I can only guess that your objection is something about probabilities. A microstate has a probability independent of my knowledge of the system just like the probability of having a royal flush doesn't change after drawing five cards. The probability of me ending the game with a royal flush might, but that is not what we mean by these probabilities.

The same microstate will have different probabilities depending on what are the constraints or measurements used in _your_ description of the system.

If you choose to describe the system using its microstate - and you know it - there are no probabilities anywhere.

You can of course know something and choose to ignore it - the entropy is still a reflection of the uncertainty (actual or for the sake of a lower-resolution model).

But the point is that, regardless of how you choose to describe or even measure the system, it will need exactly as much heat to raise its temperature by 1 degree (or it will need as much kinetic energy to increase the average velocity of the constituents by the same amount, in the microstate framework). So there is some objective nature to entropy, it's not merely a function of subjective knowledge of a system. Or, to put it another way, two observers with different amounts of information on the microstate of a system will still measure it as having the same entropy.

There is some objective nature to the operational definition of entropy based on an experimental setup where you fix the volume and measure the temperature or whatever.

And this is related to the statistical mechanical definition of entropy based on the value of the corresponding state variables.

But it’s not a property of the microstate - it’s a property of the macrostate which makes sense only in the context of the experimental constraints and measurements.

If we relate entropy to work that can be extracted someone with a better understanding of the state of the system and operational access to additional degrees of freedom can extract additional work.
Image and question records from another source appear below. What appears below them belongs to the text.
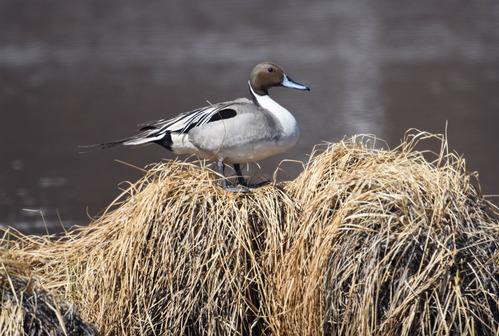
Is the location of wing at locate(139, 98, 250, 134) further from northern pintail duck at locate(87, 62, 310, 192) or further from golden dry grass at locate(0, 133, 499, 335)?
golden dry grass at locate(0, 133, 499, 335)

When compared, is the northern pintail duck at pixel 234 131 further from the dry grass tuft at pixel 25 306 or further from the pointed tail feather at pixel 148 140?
the dry grass tuft at pixel 25 306

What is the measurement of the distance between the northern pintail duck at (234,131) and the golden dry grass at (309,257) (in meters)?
0.12

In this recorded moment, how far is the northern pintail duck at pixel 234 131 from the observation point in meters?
2.63

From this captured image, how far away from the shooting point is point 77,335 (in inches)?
88.8

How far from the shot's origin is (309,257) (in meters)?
2.31

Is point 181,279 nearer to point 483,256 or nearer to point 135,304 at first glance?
point 135,304

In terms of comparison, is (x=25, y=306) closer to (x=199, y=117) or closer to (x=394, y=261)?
(x=199, y=117)

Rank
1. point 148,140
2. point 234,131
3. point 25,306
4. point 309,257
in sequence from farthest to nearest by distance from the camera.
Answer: point 148,140
point 234,131
point 309,257
point 25,306

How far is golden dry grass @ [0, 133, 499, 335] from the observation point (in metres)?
2.14

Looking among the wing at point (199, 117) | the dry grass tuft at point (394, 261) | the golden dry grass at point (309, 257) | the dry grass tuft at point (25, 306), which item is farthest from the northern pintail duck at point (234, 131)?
the dry grass tuft at point (25, 306)

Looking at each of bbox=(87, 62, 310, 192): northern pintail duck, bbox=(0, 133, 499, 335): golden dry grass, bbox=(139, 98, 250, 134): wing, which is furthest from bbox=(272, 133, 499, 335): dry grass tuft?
bbox=(139, 98, 250, 134): wing

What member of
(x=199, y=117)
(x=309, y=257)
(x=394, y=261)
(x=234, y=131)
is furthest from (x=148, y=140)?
(x=394, y=261)

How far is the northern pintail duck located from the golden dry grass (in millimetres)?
117

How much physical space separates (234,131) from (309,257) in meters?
0.58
Thermodynamics assumes the state variables provide a complete description of the system. Statistical mechanics assumes the state variables provide an incomplete description of the system - and work out what that entails.

> But it’s not a property of the microstate - it’s a property of the macrostate which makes sense only in the context of the experimental constraints and measurements.

The same can be said about the wavefunction then, right? You can't directly observe it, you can only use it to predict the statistics of a particular experimental setup. So, at worse, entropy is as real as wavefunction amplitudes.

> If we relate entropy to work that can be extracted someone with a better understanding of the state of the system and operational access to additional degrees of freedom can extract additional work.

Is this actually true? Per my understanding, if I give you three containers, two of which are filled with some kind of gas that you know nothing about, and the third with a mix of those same gases, you can measure their entropy using thermodynamic experiments and tell which of the three is a mix of the other two because it will have a higher entropy. So, you can extract more work from one of the boxes despite not knowing anything more about it.

> Per my understanding

What’s the source of that understanding? You cannot measure the entropy, only changes of entropy - which will be the same (for an ideal gas).

Edit: we already had this discussion, by the way: https://news.ycombinator.com/item?id=42434862

> You cannot measure the entropy, only changes of entropy

You can measure the changes in entropy from a minimal state and integrate - and you'll get the "total" entropy.

And thanks for looking it up! I remembered a very similar conversation and was wondering if you were the same person, but was a bit lazy to search :)

> You can measure the changes in entropy from a minimal state and integrate - and you'll get the "total" entropy

That doesn’t help with the following (at least if you keep those kinds of gas in gas state):

> if I give you three containers […] you can measure their entropy using thermodynamic experiments and tell which of the three is a mix of the other two because it will have a higher entropy

But you can weight them, it’s much easier.